The hope is for gas to start arriving before the end of winter, Uniper said.
Germany is in a race to bring in more natural gas from new sources as Russia slowly chokes the amount of fuel it provides to Europe’s largest economy, a punishment for opposing the invasion of Ukraine.
The stakes are escalating as officials in Berlin prepare for potential gas rationing and an economic downturn if deliveries are ultimately cut off.
LNG is the most readily available fuel to make up for the shortfall. Long considered an overpriced alternative to reliable flows via pipeline from Siberia, LNG almost overnight has become the answer to Germany’s overreliance on a single supplier, and a hope of staying warm over the winter.
When Berlin called for companies to help increase supplies of the energy, said Holger Kreetz, Uniper’s chief operating officer for asset management, all his company had to do was pull the plans out of the drawer.

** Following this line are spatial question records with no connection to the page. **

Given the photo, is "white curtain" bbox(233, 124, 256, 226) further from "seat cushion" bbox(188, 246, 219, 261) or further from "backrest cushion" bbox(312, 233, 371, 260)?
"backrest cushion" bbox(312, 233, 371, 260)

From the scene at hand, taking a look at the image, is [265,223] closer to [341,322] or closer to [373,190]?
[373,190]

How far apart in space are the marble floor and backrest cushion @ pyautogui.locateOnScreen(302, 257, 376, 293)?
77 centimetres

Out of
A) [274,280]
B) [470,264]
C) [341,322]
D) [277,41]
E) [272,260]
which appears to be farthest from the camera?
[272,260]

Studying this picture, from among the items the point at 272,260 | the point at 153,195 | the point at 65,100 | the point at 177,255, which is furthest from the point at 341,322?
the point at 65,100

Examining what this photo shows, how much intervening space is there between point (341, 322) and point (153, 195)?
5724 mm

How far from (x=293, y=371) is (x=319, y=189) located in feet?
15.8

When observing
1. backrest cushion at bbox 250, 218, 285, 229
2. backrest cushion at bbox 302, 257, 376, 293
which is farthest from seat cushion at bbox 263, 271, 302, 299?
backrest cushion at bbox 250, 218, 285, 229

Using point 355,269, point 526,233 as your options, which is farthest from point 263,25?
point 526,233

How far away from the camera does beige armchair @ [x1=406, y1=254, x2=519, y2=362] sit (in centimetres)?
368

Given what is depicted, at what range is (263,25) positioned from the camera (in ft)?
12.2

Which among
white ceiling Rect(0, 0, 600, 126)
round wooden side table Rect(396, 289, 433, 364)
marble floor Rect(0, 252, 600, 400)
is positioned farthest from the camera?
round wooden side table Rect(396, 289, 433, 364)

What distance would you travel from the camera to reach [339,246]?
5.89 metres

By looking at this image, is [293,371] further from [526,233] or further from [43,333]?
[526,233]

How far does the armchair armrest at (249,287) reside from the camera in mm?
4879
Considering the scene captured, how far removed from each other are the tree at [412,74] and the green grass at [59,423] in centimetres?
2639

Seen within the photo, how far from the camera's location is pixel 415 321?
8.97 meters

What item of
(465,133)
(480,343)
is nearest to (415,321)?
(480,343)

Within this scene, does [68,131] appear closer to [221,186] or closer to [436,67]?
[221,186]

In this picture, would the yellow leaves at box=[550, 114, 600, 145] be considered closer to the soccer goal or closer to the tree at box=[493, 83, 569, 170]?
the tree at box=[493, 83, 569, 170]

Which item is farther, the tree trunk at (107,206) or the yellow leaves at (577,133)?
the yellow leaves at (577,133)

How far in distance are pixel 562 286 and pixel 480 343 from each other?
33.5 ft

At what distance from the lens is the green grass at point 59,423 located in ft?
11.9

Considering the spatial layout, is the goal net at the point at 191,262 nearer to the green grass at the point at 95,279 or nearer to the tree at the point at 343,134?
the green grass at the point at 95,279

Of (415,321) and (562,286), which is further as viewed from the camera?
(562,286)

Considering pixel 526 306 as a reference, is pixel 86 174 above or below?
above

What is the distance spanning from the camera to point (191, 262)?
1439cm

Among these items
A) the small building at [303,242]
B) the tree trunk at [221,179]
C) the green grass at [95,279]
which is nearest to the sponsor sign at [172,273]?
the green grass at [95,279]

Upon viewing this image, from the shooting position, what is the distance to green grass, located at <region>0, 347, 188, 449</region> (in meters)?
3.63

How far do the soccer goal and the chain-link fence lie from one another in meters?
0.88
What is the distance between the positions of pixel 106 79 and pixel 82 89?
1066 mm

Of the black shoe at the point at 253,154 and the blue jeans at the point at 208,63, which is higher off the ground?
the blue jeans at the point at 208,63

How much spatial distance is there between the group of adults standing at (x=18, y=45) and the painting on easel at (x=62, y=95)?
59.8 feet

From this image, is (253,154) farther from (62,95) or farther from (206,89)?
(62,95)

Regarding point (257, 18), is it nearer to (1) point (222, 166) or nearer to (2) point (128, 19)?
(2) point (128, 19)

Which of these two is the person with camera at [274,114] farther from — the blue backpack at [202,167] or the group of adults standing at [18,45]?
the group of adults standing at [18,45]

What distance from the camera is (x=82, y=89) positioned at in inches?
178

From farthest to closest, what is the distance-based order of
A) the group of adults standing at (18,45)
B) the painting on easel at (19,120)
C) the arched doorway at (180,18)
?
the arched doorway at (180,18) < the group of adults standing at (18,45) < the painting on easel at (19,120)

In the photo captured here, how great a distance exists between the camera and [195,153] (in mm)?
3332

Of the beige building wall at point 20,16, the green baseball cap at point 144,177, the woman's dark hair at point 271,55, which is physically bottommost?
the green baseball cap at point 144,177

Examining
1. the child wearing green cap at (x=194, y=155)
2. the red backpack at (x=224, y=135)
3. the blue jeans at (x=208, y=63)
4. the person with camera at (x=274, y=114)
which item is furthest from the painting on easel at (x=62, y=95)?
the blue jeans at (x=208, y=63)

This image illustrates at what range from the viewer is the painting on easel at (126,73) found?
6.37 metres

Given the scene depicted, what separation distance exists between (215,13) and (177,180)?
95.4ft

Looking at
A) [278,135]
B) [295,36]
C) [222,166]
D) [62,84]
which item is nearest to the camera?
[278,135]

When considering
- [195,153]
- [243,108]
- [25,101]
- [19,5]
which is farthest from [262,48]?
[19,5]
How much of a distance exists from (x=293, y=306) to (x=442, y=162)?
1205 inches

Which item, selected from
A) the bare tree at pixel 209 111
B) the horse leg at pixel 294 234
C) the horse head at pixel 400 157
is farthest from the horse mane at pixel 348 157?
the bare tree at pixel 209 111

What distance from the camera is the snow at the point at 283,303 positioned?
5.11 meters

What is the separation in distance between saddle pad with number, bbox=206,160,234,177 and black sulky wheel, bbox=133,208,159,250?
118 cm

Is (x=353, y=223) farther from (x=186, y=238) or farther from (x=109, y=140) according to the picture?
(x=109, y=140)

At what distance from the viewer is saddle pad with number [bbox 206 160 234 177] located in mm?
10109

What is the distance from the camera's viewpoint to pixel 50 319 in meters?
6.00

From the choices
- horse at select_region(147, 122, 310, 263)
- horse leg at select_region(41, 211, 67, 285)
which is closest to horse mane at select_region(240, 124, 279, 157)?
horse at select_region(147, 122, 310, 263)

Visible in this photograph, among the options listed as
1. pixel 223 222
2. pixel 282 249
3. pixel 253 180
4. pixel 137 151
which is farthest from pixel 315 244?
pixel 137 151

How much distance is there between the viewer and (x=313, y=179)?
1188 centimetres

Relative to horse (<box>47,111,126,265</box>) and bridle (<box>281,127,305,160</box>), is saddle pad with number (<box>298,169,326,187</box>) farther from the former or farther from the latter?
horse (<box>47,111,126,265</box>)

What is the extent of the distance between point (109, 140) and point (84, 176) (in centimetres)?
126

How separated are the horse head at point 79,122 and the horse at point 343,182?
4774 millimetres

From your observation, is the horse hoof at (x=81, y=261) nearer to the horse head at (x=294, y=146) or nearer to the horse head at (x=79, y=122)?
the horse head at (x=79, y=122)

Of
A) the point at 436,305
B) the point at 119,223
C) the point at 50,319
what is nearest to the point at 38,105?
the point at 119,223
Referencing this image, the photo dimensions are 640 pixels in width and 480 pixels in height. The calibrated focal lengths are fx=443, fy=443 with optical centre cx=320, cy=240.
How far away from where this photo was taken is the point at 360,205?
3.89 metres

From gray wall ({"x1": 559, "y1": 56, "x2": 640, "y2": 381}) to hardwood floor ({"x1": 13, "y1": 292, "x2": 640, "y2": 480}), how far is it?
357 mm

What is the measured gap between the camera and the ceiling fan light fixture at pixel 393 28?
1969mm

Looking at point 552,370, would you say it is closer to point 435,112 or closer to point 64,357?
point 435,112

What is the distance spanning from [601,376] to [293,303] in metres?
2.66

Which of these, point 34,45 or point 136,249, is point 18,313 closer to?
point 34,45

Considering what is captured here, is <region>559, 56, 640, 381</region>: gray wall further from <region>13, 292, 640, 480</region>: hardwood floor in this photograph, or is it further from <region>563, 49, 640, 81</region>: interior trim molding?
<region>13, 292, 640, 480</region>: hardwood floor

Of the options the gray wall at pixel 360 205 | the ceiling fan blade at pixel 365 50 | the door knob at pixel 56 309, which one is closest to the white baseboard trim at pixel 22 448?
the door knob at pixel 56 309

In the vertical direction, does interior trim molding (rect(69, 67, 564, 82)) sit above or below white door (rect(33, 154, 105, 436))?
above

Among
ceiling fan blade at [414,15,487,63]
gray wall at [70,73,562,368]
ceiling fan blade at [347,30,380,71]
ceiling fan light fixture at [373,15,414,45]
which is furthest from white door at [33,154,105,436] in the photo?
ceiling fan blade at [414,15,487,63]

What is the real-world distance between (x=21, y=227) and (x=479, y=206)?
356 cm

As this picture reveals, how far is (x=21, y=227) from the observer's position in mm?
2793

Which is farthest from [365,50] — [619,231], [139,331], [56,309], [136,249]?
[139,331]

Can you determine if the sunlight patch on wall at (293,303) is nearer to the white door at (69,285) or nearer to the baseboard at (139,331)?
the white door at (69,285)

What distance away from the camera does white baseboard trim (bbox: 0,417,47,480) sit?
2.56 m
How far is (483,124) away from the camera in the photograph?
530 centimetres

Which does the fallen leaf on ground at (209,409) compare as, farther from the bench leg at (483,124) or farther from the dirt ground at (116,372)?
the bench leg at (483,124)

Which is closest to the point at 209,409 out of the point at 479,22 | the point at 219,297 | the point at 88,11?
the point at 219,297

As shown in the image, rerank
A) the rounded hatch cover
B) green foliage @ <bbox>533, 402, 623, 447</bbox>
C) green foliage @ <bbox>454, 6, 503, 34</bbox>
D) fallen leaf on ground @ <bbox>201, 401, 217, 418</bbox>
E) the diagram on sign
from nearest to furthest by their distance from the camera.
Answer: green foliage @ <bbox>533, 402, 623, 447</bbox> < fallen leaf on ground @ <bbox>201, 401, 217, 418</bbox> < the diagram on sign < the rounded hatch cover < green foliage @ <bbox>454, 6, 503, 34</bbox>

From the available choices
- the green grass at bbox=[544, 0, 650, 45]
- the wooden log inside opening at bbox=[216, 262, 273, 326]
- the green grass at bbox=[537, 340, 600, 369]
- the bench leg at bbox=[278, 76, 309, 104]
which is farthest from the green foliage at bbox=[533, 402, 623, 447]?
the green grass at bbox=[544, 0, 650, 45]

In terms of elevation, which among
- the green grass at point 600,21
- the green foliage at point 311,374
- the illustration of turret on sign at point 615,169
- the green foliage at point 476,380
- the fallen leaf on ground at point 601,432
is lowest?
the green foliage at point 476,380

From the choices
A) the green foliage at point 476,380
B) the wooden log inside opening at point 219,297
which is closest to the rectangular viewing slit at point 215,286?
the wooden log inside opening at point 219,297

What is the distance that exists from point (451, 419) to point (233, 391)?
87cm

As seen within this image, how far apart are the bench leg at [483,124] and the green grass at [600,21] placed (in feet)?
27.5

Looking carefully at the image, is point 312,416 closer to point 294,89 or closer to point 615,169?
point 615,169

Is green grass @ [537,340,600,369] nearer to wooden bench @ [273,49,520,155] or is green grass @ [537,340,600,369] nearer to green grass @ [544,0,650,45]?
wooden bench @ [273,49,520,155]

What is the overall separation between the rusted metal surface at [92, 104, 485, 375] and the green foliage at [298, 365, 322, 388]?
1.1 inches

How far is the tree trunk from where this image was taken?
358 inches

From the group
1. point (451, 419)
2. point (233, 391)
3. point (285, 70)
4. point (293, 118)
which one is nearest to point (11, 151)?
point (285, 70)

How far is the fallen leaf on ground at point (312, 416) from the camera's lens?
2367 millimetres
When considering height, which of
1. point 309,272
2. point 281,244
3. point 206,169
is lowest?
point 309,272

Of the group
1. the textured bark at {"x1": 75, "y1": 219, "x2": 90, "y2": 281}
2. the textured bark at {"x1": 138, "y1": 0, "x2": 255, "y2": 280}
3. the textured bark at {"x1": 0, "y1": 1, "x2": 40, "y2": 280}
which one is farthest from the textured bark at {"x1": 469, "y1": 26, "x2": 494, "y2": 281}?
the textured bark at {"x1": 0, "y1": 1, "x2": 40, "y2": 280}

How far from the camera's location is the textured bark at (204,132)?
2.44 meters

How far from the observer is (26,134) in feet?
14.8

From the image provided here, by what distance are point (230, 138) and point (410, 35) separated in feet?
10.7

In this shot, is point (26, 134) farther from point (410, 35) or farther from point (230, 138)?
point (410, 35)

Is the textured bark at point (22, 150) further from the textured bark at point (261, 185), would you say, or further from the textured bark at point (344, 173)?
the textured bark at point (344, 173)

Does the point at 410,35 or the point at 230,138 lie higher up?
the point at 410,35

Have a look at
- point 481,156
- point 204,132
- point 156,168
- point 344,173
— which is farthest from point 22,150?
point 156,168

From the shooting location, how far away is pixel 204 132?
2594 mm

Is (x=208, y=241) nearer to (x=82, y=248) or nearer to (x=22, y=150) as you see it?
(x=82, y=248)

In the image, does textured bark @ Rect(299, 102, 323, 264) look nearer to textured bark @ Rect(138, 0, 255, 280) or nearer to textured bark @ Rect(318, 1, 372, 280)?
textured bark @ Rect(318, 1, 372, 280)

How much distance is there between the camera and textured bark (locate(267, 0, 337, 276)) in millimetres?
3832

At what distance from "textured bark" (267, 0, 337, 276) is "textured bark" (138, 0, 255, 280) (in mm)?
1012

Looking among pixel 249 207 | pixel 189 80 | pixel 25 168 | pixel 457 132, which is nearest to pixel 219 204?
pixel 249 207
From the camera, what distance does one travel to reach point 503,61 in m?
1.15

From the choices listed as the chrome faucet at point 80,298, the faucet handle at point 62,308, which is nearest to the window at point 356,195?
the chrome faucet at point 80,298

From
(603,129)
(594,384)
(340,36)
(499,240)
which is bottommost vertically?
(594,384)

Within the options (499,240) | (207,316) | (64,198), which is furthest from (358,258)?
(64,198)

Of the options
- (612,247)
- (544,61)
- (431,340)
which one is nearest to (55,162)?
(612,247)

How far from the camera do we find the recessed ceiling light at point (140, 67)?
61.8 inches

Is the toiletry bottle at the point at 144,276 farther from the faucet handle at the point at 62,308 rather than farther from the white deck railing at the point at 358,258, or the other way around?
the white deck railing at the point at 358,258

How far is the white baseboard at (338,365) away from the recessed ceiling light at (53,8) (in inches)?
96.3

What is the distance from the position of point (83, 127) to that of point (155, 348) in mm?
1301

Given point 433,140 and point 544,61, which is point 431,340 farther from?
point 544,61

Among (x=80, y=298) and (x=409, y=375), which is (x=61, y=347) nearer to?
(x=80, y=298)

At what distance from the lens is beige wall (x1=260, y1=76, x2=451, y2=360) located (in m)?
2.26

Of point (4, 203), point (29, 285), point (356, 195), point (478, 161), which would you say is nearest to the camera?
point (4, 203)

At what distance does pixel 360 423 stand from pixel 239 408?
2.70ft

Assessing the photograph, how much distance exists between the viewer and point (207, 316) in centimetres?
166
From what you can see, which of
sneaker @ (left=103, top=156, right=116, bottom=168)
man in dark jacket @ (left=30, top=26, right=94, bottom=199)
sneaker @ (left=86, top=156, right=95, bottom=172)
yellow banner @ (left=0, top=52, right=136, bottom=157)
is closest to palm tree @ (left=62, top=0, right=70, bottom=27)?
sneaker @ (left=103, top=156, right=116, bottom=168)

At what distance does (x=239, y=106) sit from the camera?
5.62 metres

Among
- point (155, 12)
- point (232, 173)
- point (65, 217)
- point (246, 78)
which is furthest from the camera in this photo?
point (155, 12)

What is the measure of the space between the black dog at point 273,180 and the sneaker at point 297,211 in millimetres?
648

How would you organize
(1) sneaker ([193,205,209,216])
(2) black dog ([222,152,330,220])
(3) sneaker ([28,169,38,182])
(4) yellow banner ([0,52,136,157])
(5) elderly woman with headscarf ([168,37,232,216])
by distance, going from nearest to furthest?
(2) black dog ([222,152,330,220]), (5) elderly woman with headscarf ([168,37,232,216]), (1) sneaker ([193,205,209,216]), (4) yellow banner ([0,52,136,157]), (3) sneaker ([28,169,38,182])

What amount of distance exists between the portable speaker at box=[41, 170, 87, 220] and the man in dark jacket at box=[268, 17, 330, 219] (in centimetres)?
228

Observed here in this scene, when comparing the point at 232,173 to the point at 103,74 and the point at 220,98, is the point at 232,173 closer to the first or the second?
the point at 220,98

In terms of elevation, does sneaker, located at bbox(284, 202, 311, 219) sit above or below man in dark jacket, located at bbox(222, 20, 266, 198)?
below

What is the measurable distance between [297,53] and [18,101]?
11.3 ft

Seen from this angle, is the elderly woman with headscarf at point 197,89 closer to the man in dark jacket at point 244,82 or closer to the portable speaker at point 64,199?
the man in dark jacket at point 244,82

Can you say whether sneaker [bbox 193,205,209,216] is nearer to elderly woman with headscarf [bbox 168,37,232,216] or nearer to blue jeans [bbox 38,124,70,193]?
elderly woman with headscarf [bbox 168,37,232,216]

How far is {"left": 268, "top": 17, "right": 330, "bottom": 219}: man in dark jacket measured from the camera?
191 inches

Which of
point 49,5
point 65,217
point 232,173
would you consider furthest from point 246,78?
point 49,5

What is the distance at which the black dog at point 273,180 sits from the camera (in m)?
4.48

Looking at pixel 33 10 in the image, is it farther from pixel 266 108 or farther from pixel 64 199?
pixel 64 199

“This is an important project that will help us get through this crisis,” Kreetz said. “It also highlights what is possible when the political will is there.”
Energy ministers from the European Union agreed Tuesday to call on all 27 member nations to voluntarily cut their natural gas consumption by 15% until spring. Germany is targeting even deeper cuts and at the same time has set aside $2.55 billion to rent four LNG processing vessels, including the one destined for Wilhelmshaven.
Unlike the rest of Europe, which boasts roughly two dozen terminals to receive liquefied natural gas, Germany resisted building LNG facilities for decades, arguing that chilled natural gas arriving by ship was too expensive.
Since Russia began curtailing gas deliveries to Europe, Germany has decided it needs its own fleet of floating terminals. These installations are essentially ships with apparatus to take the chilled liquefied gas from seagoing tankers, warm it back into a vapor and move it onshore.
Recent approval granted to the other northwestern ports, in Brunsbuttel and Stade, have created a competition for which provider can have the first terminal up and running before winter is over.
The great advantage of LNG is that it can be transported on ships — chilled to minus 260 degrees, natural gas reduces into a liquid that takes up only 1/600 of its volume as a gas.